Les os du Peregocetus, comprenant la mandibule avec les dents, l’omoplate, les vertèbres, les éléments du sternum, le bassin, les membres antérieurs et postérieurs. (G. Bianucci)
Olivier Lambert, de l’Institut Royal des Sciences Naturelles de Belgique, coauteur de l’étude, en décrit les résultats :
Il s’agit du premier recensement incontestable d’un squelette de baleine quadrupède pour tout l’océan Pacifique, probablement le plus ancien pour les Amériques et le plus complet en dehors de l’Inde et du Pakistan.
La créature récemment découverte, appelée Peregocetus pacificus, remonte à 42,6 millions d’années. Ses pattes postérieures n’étaient qu’un peu plus courtes que ses pattes antérieures et il avait de minuscules sabots sur chaque doigt, ce qui suggère qu’il était tout à fait capable de trotter sur terre. Cependant, d’autres caractéristiques indiquent qu’il était également bien adapté à la vie aquatique. Les os de ses pattes postérieures indiquent que, malgré ses sabots, il avait des palmes. Il arbore également des os de la queue ressemblant à ceux du castor, ce qui indique que cette dernière était bien adaptée à la nage. Ces caractéristiques biologiques, bien adaptées à la vie aquatique et terrestre, indiquent qu’il s’agit d’une créature en transition, ce qui la rend très importante pour comprendre son évolution.
Le squelette montre que la baleine aurait été à l’aise sur terre et dans l’eau. Crédits image : Lambert et coll./ Current Biology)
Selon Travis Park, étudiant l’évolution des cétacés au Natural History Museum :
L’évolution des baleines est peut-être l’exemple le mieux documenté de macro-évolution que nous ayons, le groupe allant des petits mammifères à sabots de la taille d’un chien aux géants de l’océan que nous connaissons et aimons aujourd’hui. Cependant, en dépit d’un bon registre fossile des différents stades impliqués, il reste encore des questions quant aux voies empruntées par les premières baleines lorsqu’elles se sont répandues dans le monde pour la première fois.

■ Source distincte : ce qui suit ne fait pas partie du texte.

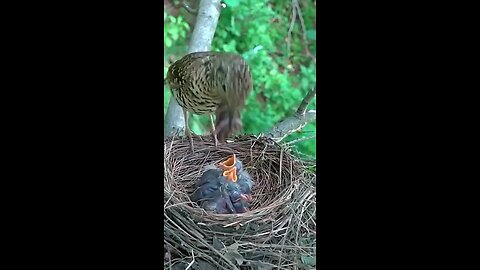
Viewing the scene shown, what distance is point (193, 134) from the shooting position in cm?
138

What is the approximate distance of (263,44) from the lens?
0.93 metres

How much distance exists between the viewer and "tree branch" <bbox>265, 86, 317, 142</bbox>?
3.79 feet

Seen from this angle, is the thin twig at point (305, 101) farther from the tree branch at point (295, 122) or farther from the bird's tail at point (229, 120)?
the bird's tail at point (229, 120)

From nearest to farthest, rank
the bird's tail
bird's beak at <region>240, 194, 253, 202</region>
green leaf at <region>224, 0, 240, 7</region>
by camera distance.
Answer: the bird's tail < green leaf at <region>224, 0, 240, 7</region> < bird's beak at <region>240, 194, 253, 202</region>

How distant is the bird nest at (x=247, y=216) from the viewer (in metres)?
1.00

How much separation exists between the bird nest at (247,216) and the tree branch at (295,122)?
0.04 meters

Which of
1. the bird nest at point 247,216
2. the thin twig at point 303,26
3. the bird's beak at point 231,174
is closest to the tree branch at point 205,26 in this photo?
the thin twig at point 303,26

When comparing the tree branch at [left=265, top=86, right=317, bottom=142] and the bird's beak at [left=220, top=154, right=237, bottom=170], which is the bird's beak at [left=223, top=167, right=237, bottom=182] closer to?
the bird's beak at [left=220, top=154, right=237, bottom=170]

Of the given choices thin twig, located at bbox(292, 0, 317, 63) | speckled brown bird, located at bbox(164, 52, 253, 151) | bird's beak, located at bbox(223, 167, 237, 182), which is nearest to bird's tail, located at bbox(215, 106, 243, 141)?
speckled brown bird, located at bbox(164, 52, 253, 151)

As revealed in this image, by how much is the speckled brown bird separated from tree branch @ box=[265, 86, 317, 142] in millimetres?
192
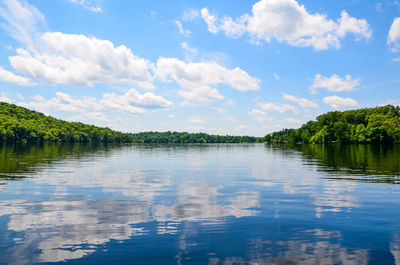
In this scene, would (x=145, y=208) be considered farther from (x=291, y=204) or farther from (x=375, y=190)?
(x=375, y=190)

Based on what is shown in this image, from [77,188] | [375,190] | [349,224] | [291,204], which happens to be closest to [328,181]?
[375,190]

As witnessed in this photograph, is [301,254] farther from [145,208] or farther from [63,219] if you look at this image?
[63,219]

Les résultats indiquent également que la dispersion des baleines primitives, bien que régulière, ne fut pas tout à fait directe. Elles sont allées de l’Inde en Afrique du Nord, puis en Amérique du Sud. De là, certains individus (comme celui-ci) ont traversé le continent, tandis que d’autres sont allés en Amérique du Nord. Il a fallu près de 10 millions d’années aux baleines pour coloniser la planète entière.
L’étude publiée dans Current Biology : An Amphibious Whale from the Middle Eocene of Peru Reveals Early South Pacific Dispersal of Quadrupedal Cetaceans et présentée sur le site de l’Institut royal des Sciences naturelles de Belgique : Des cétacés quadrupèdes ont gagné l’Amérique du Sud en nageant comme des loutres.